>>>

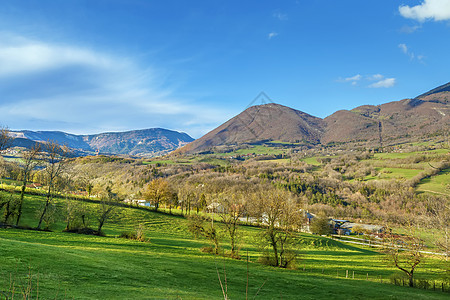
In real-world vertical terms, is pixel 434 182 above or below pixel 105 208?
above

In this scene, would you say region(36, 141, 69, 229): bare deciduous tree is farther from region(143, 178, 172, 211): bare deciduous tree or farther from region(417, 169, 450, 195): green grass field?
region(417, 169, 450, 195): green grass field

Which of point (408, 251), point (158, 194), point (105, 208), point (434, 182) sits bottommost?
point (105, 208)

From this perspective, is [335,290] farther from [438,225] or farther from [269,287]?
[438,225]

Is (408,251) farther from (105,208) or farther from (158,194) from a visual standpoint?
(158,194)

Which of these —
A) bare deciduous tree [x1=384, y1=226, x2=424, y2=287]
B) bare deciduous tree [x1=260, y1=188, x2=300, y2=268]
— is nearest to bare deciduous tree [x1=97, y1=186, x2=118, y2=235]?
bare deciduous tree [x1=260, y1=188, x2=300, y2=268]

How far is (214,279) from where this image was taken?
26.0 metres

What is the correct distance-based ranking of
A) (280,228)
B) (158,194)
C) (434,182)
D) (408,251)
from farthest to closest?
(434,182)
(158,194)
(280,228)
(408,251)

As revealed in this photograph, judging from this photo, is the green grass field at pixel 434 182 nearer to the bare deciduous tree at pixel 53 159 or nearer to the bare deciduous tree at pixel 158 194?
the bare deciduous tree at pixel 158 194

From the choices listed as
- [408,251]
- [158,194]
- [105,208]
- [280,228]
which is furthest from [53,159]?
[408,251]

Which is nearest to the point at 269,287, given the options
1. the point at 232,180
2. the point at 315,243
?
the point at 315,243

<<<

- [YOUR GOAL]: Leave out the pictures and give the listing above again exactly.

- [PROBLEM SOLUTION]:
In real-world vertical terms, is pixel 434 182 above or below pixel 105 208?
above

In this scene, would you say region(36, 141, 69, 229): bare deciduous tree is farther from region(143, 178, 172, 211): bare deciduous tree or farther from region(417, 169, 450, 195): green grass field?
region(417, 169, 450, 195): green grass field

Which of point (408, 251), point (158, 194), point (105, 208), point (434, 182) sits bottommost?
point (105, 208)

From this perspective, is [335,290] farther from [438,225] or farther from [269,287]?
[438,225]

Is (408,251) farther from (105,208) or farther from (158,194) from a visual standpoint?
(158,194)

Which of these —
A) bare deciduous tree [x1=384, y1=226, x2=424, y2=287]
B) bare deciduous tree [x1=260, y1=188, x2=300, y2=268]
— is nearest to bare deciduous tree [x1=97, y1=186, x2=118, y2=235]?
bare deciduous tree [x1=260, y1=188, x2=300, y2=268]

How far is (214,279) from where this image was taken?
26.0 metres

What is the correct distance-based ranking of
A) (280,228)
B) (158,194)
C) (434,182)
D) (408,251)
from farthest to closest?
(434,182)
(158,194)
(280,228)
(408,251)

As revealed in this photograph, judging from this photo, is the green grass field at pixel 434 182 nearer to the bare deciduous tree at pixel 53 159 or nearer to the bare deciduous tree at pixel 158 194?
the bare deciduous tree at pixel 158 194

From the choices listed as
- [408,251]
- [158,194]
- [105,208]
- [280,228]
which is furthest from [53,159]?
[408,251]

Which is nearest to the point at 269,287, given the options
1. the point at 232,180
2. the point at 315,243
?
the point at 315,243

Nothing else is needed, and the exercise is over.